Write a continuation of the passage about health insurance and the right to health care, starting after its final sentence.

# Passage shown

◆ ◆ ◆ ◆ ◆

The use of health insurance, it has been often noted, is a U shaped curve for the vast majority of Americans. It starts off relatively high, drops as adulthood approaches, remains flat for around 40 years and then climbs back when the person goes past 60. I read somewhere that a huge percentage of Medicare cost is expended in the last weeks of a person’s life.

This leads some to opine that what we need is insure that, like car insurance, takes care of the wrecks but not the flat tire. That seems to make sense, but I have seen absolutely no figures to back it up. What would the price be for such a policy? And would we do this for everyone, or just those between say 20 and 65?? Remember. The principle of insurance is that the cost of damages to the individual is shared by a large number of other people. If the number goes down, or if the high risk group’s numbers go up, the insurance company must increase rates or go out of business.

Or, in the case of government, increase taxes or reduce services or both. That is what Canada and Europe has done. Abortions of unborn babies known to have a treatable but high risk/low outcome and high cost treatment are encouraged and in some cases treatment is denied. Pulling the plug on older patients is definitely encouraged. When you’re 30 such actions are abstract. When you’re 70 plus you have a target on your back.

The issue then becomes one of the social contract. If you believe that everyone has a right to health care, then it must follow that everyone is everyone. That includes the babies and the elderly. The wasted life of a shot up gang member who has multiple 9mm holes in him is just as valuable as the Pope.

If you believe that people do not have that right, but rather the right to purchase health care based on what they have accomplished then that is a different matter.

This raises several issues. Advocates of the former, whether they admit it or not, favor cost reduction through rationing, or better put, selection based on political criteria.

◆ ◆ ◆ ◆ ◆

# Dataset records
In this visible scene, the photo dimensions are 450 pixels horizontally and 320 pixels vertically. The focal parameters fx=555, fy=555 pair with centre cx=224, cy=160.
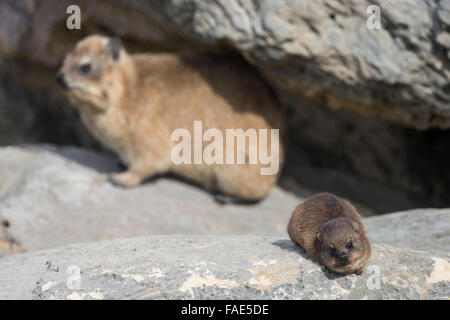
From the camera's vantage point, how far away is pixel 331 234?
382 cm

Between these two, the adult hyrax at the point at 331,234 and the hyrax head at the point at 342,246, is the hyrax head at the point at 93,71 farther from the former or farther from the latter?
the hyrax head at the point at 342,246

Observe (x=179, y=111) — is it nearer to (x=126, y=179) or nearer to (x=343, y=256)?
(x=126, y=179)

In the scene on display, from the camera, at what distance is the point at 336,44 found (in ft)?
19.4

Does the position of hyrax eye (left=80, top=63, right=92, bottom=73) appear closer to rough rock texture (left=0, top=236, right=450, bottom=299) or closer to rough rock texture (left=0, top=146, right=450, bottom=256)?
rough rock texture (left=0, top=146, right=450, bottom=256)

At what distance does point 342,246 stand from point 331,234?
0.14 meters

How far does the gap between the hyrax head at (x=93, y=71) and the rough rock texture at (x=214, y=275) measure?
3.00 metres

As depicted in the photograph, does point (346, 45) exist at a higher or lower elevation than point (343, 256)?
higher

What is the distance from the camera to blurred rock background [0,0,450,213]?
5.80m

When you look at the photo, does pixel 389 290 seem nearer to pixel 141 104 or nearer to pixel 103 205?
pixel 103 205

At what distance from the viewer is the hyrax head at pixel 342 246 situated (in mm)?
3656

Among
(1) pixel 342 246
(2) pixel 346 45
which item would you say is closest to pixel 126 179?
(2) pixel 346 45

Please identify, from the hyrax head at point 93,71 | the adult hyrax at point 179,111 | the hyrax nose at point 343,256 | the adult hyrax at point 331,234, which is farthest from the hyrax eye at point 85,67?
the hyrax nose at point 343,256
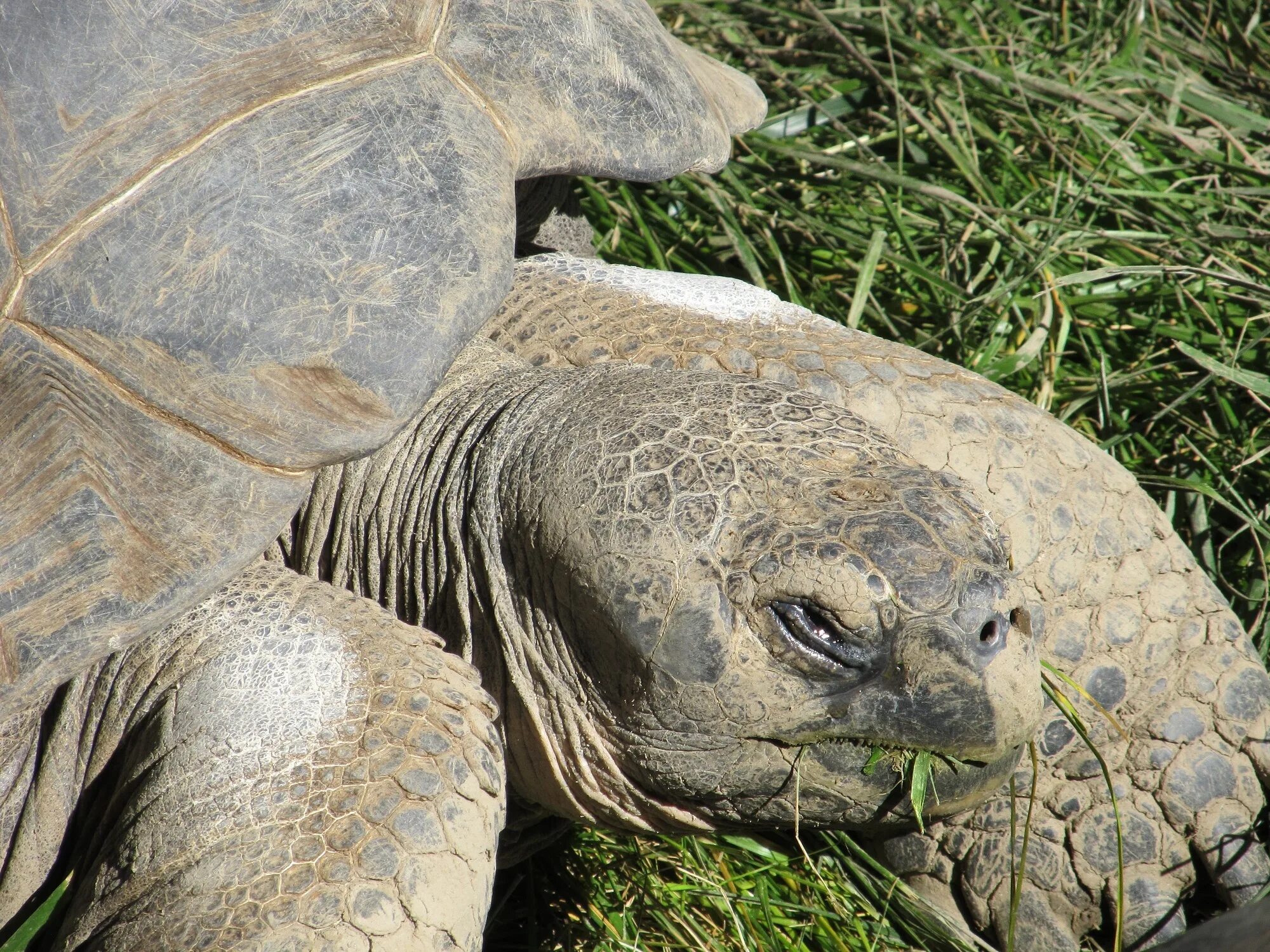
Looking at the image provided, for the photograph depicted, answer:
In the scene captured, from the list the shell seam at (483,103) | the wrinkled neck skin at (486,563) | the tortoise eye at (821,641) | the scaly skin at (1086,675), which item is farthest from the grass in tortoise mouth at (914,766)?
the shell seam at (483,103)

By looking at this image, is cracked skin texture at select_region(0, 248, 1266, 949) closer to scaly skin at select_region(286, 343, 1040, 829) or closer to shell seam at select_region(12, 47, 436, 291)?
scaly skin at select_region(286, 343, 1040, 829)

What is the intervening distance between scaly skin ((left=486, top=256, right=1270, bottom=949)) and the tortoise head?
1.41ft

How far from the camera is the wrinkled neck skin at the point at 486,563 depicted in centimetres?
211

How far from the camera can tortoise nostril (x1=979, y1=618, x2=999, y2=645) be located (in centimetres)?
182

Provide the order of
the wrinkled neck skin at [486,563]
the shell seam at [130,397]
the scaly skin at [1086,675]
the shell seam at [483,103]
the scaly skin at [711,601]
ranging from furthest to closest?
the scaly skin at [1086,675], the wrinkled neck skin at [486,563], the shell seam at [483,103], the scaly skin at [711,601], the shell seam at [130,397]

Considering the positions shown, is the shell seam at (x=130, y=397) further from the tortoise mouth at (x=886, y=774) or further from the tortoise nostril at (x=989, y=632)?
the tortoise nostril at (x=989, y=632)

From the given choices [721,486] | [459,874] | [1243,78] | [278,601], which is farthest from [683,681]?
[1243,78]

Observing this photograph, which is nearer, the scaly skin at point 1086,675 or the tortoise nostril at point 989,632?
the tortoise nostril at point 989,632

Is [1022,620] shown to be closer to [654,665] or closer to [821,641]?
[821,641]

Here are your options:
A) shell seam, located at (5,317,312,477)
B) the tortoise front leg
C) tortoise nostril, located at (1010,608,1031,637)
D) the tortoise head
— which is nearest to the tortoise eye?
the tortoise head

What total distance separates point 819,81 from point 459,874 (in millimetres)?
3222

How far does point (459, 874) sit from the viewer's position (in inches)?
71.9

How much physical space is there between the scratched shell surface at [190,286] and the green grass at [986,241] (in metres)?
1.28

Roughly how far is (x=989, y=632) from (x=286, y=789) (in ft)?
3.57
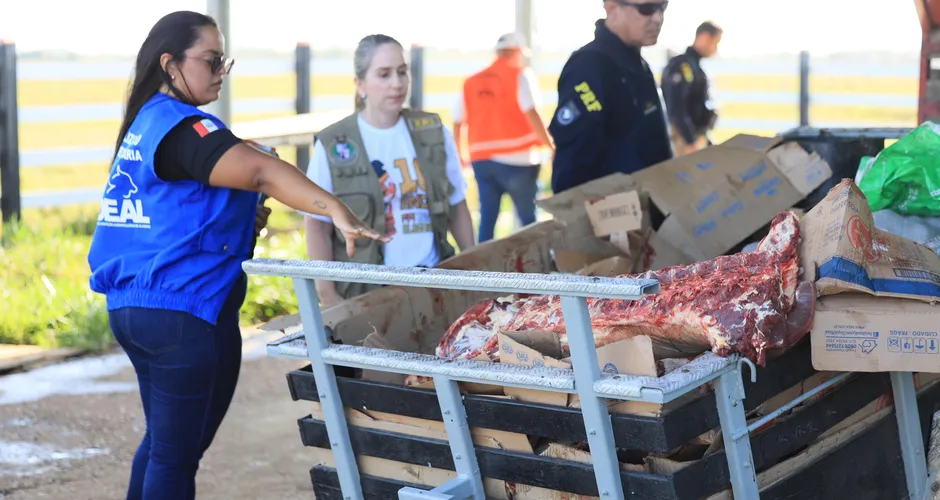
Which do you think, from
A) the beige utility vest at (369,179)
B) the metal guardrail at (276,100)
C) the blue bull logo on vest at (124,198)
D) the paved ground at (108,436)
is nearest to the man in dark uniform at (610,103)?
the beige utility vest at (369,179)

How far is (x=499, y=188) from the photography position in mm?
8172

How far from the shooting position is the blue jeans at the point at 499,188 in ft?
26.4

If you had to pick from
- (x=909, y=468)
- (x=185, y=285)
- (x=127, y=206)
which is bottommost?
(x=909, y=468)

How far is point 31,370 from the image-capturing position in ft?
19.7

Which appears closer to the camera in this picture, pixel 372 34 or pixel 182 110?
pixel 182 110

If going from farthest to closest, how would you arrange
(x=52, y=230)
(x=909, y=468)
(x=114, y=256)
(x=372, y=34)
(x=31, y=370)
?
(x=52, y=230) < (x=31, y=370) < (x=372, y=34) < (x=114, y=256) < (x=909, y=468)

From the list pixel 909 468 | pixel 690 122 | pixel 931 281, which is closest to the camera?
pixel 931 281

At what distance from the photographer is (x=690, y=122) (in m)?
9.88

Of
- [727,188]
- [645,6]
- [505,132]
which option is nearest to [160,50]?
[727,188]

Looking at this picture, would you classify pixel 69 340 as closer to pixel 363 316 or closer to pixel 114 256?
pixel 114 256

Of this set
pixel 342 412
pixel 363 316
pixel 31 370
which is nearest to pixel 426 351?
pixel 363 316

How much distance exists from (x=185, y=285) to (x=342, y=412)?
68 cm

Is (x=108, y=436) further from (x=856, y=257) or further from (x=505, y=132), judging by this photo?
(x=505, y=132)

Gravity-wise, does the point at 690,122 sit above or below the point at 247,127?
below
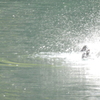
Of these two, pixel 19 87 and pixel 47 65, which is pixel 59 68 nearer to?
pixel 47 65

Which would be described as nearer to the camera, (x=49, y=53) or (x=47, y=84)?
(x=47, y=84)

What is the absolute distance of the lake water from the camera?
9.05 meters

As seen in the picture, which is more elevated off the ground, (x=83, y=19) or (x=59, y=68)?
(x=83, y=19)

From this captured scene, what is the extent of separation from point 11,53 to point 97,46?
8.49 ft

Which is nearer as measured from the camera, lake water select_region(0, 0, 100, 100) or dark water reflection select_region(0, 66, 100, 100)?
dark water reflection select_region(0, 66, 100, 100)

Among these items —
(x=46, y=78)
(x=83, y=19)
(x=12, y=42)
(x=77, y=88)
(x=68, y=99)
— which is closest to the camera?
(x=68, y=99)

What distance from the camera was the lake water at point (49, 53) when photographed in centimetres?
905

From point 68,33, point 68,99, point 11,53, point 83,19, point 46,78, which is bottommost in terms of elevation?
point 68,99

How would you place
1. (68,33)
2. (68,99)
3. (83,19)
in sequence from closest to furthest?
(68,99)
(68,33)
(83,19)

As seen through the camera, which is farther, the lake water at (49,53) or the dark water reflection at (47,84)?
the lake water at (49,53)

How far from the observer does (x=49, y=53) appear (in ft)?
40.1

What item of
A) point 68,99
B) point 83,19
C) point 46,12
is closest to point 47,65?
point 68,99

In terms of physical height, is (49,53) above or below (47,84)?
above

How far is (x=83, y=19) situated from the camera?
18594 mm
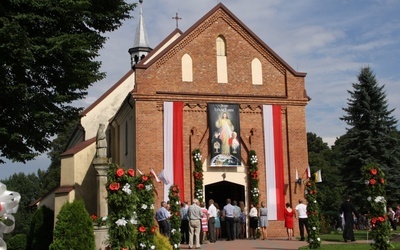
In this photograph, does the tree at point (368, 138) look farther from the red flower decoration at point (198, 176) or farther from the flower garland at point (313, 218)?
the flower garland at point (313, 218)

◆ ◆ ◆ ◆ ◆

# Output for this task
Advocates of the latter are mostly unwilling to recognize that many are wealthy through the luck of birth. Others because they are smarter quicker faster and work harder longer. And have a job where the employer purchases health insurance for them as part of their compensation package.

Employer paid health care started back in the 40’s as a way to attract employees. It was a benefit that has become a right. Part of the problem is that technology kicked in and started creating high price machines and drugs that disabled the thinning of the herd at what was historically expected ages and reasons.

If you had (effectively) untreatable high blood pressure 30 years ago, they now have drugs, expensive drugs that will keep strokes and heart attacks at bay so that cancer can kill you, but only after two or so operations followed by a stay in a “skilled nursing facility.”

So now we have to decide what it is we want to do. Since I don’t trust any Leftie’s judgment and since I damn sure don’t trust Obamie about anything I am convinced that the plan being blessed by the Lame Stream Media, people who for the most part probably can’t keep their check books balanced and have almost zero education in science, engineering and logic will fail as sure as those plans are failing now.

Yet I look at the fact that what we have now doesn’t provide fair and equal treatment to everyone and find that unacceptable. And yes, while the Left says let the old person die to reduce cost the Right too often ignores the fact that an unemployed person’s life is destroyed if their child winds up with a high cost disease or accident. And don’t be misled. While the hospital will treat they will also sue, destroying credit ratings and harming the person’s ability to get a job that would let them pay the bill.

The system, dear Righties, has become too complex and interconnected. We are our brother’s keeper or we lose the right to claim ourselves civilized or Christian and the hope of heaven disappears.

So to me we need National Health Care. The question becomes how to do it and what it will cost.

And that is a subject for later thought.